Neuroevolution and Wordle - Project Introduction
If you’ve ever solved a Wordle manually, you’ve probably wondered if it’s possible to use a combination of Genetic Algorithms and Reinforcement Learning to produce a neural net that can solve them for you. I certainly have. Now that I have an Nvidia 5070 Ti GPU at home, it’s finally time to find out.
Historical Background
In the before times, when we used to type code into a keyboard with our fingers, I wrote a Go programme that plays Wordle using dictionary files. It keeps track of a shortlist of remaining possible solutions, and favours whichever guess would, in the worst case in terms of coloured tile feedback, result in the biggest reduction in this shortlist.
Design Overview for Neuroevolutionary Wordle
In my head, there is a picture of a model.
(Actually, in my head there are no pictures, but that’s a topic for another time.)
This model has several components:
- Neural net with weights
- Output embedding
- ‘Hard-coded’ embedding
- ‘Free’ embedding
Keep an eye out for future posts in my Neuroevolutionary Wordle series for more information about what these mean, but the important parts are these:
- there is a neural net with trainable weights;
- at least part of the output embedding needs to be changable during training.
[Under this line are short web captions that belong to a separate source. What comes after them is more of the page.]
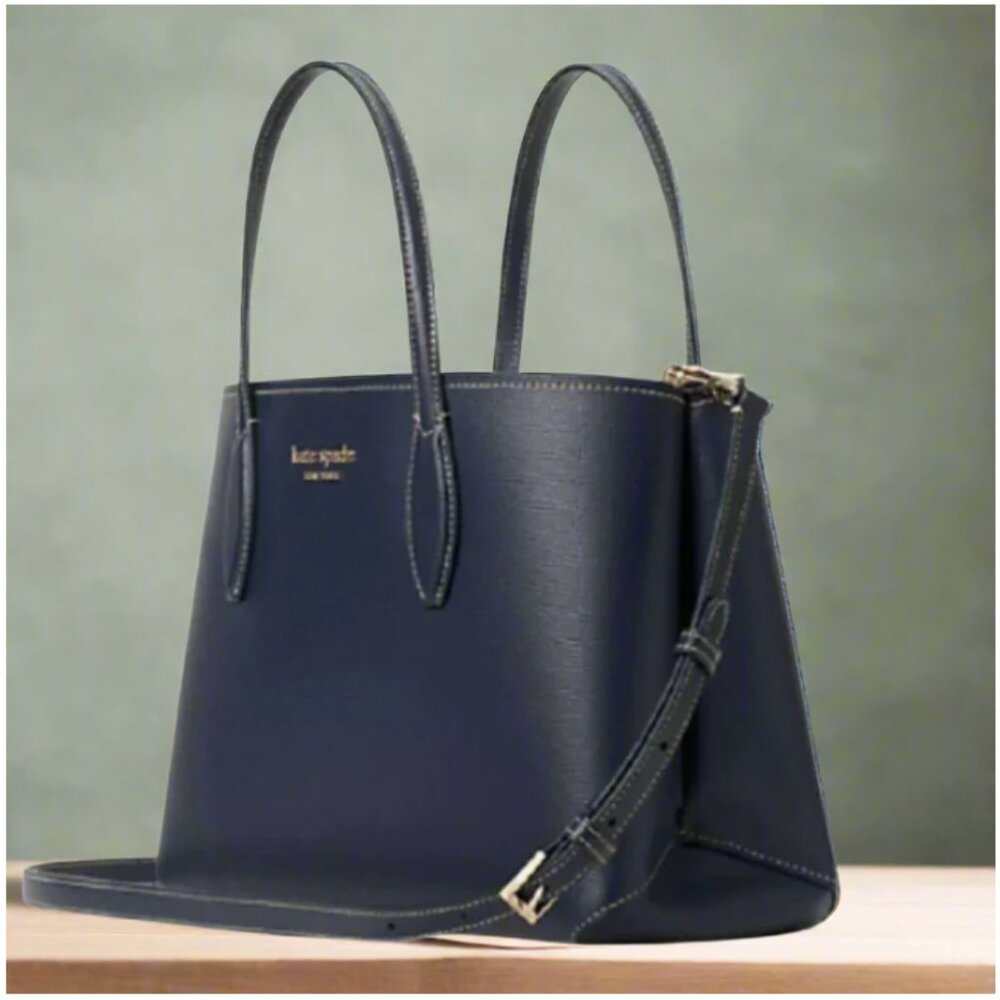 Kate Spade All Day Medium Tote Blue Leather Crossbody Satchel Dainty Bloom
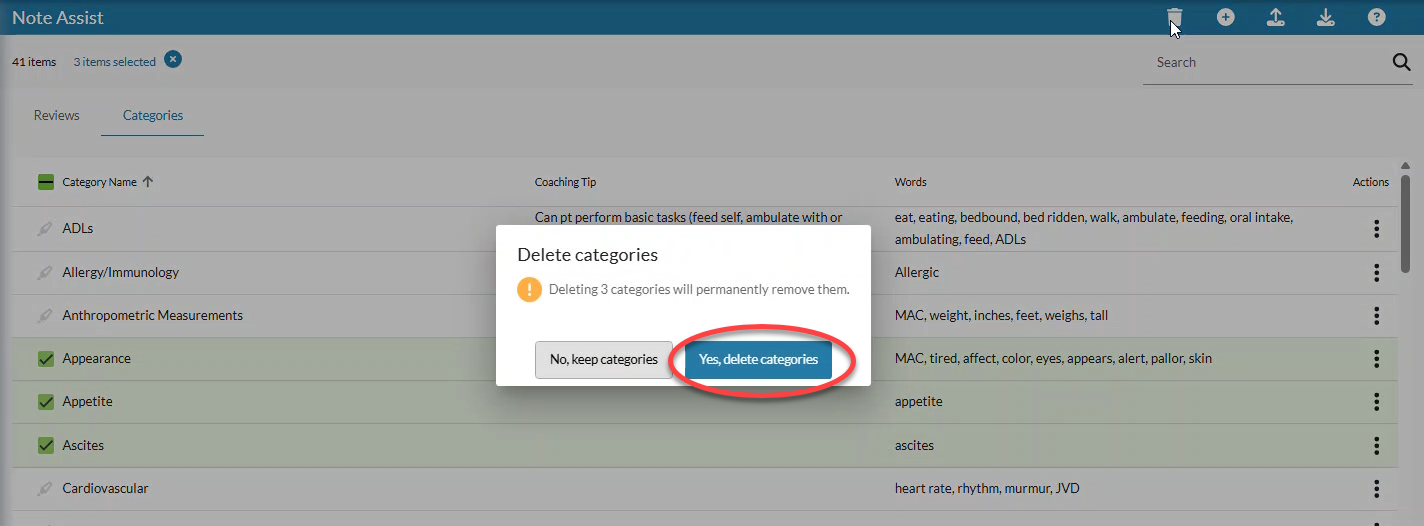 NoteAssist-CategoriesTab-delete-multiple-confirmation.png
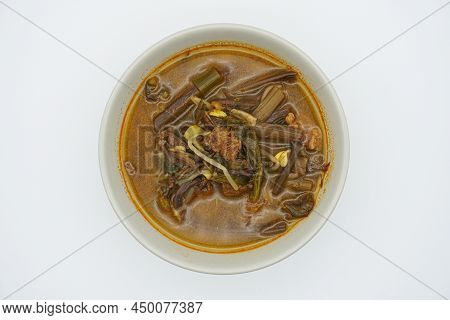 Beef Yukgaejang In A Bowl On A White Background
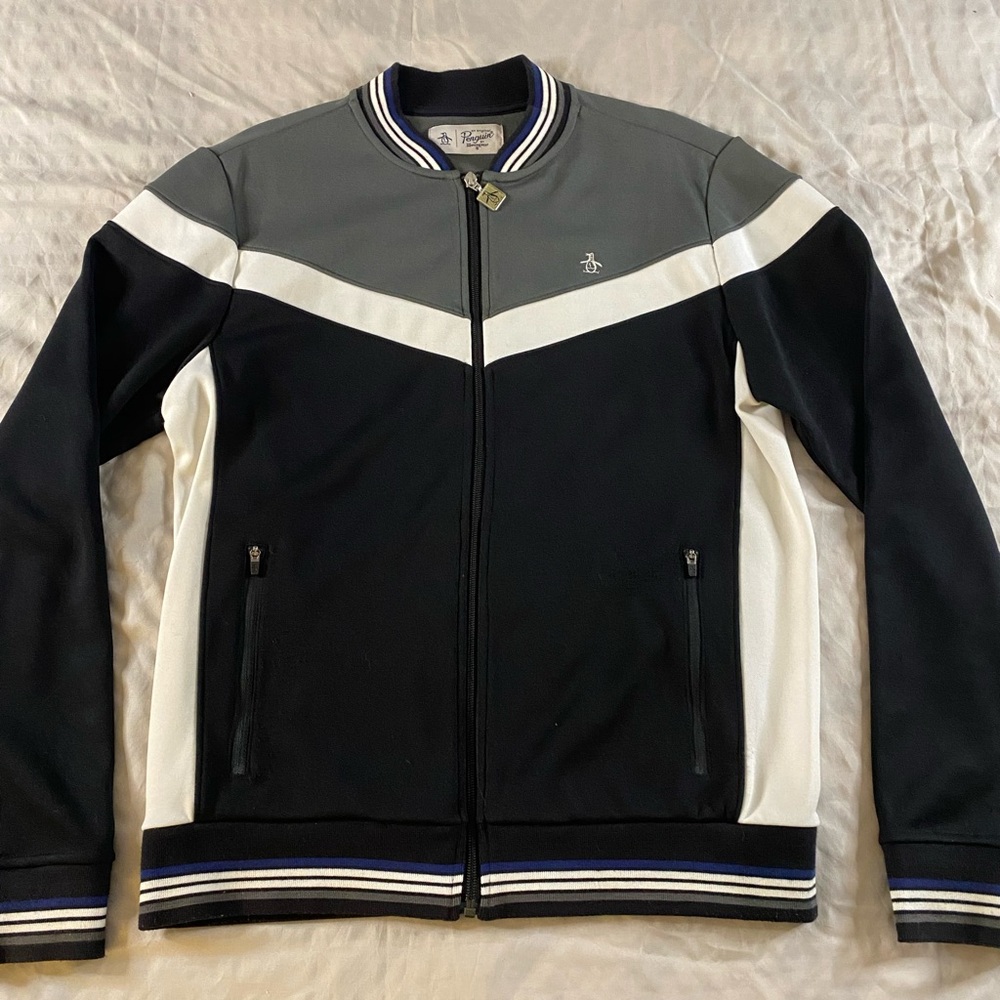 Original Penguin Men's Track Jacket, Size M, White/Grey/Black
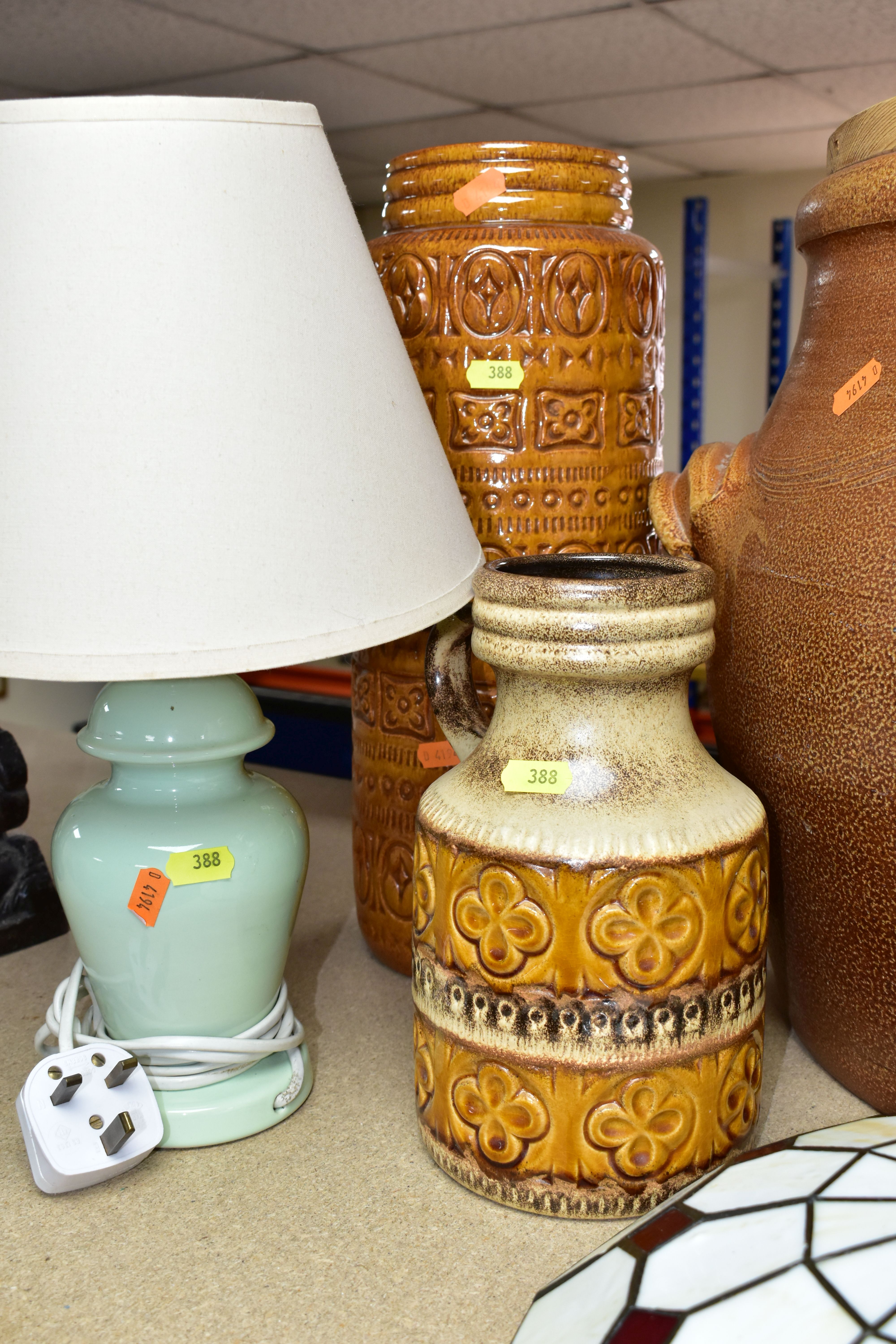 A LARGE STONEWARE BRAED CROCK WITH WOODEN COVER, TWO WEST GERMAN POTTERY VASES, FOUR TABLE LAMPS, - Image 4 of 5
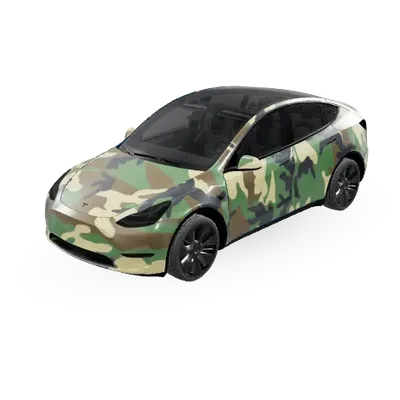 Mimetic Woodland – Tesla Model Y wrap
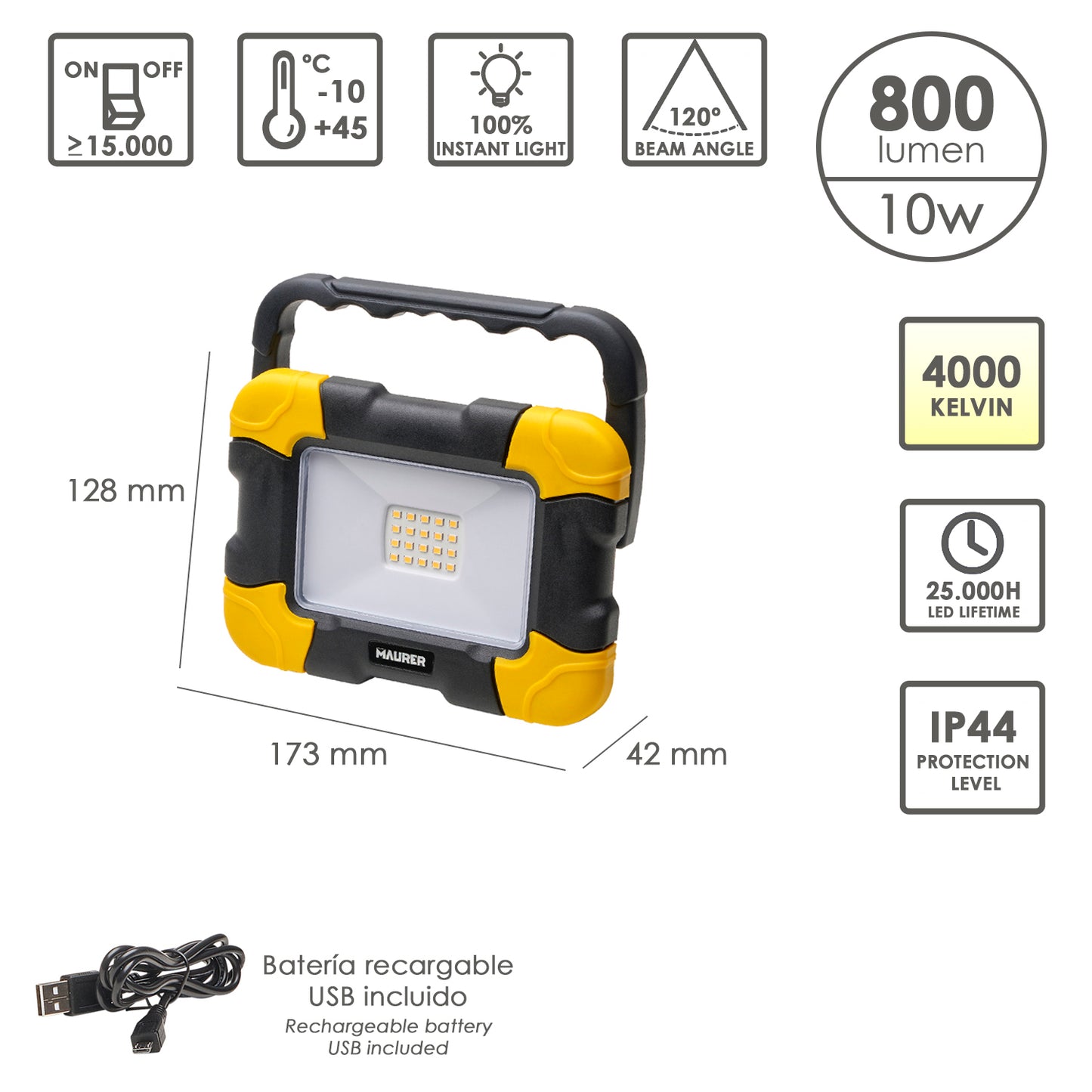 Refletor plano recarregável de 10 Watts. 800 Lumens Luz branca 4000ºK Proteção IP44. Trabalhos conduzidos por projetor portátil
This brings us to the topic of how to do the training.
How to Train the Neural Net
The “Sensible” Way - I’m not doing this
The sensible thing to do here is to use my existing Wordle solver as a source of synthetic data. Training would happen in two phases:
- The network is trained using back-propagation until its behaviour resembles that of the existing Wordle playing programme
- Reinforcement Learning lets the model play loads of Wordles, and figure out how to get better
This is an extremely sensible approach, but leaves little room for messing around with CUDA and playing with my new Nvidia-made toy, so I will not be doing it.
The “Silly” Way - I am doing this
The alternative approach to training is Neuroevolution, and it goes like this:
- Genetic Algorithm changes the model weights and the trainable portion of the output embedding
- Reinforcement Learning lets the model play loads of Wordles, and figure out how to get better
Both approaches solve the obvious problem: that unguided learning is going to struggle to get going on its own. There is a large action space, and the nature of the game is that almost all actions result in failure. Try playing a Wordle by picking six random words out of the dictionary, and you’ll see what I mean.
Of the two approaches, using the high-quality synthetic data source is the most likely to succeed. However, I haven’t written a GA since the Spice Girls were putting out records, and I really want to find out if I can make a Neuroevolution approach work here. In particular, the GA will be written in CUDA, which I look forward to.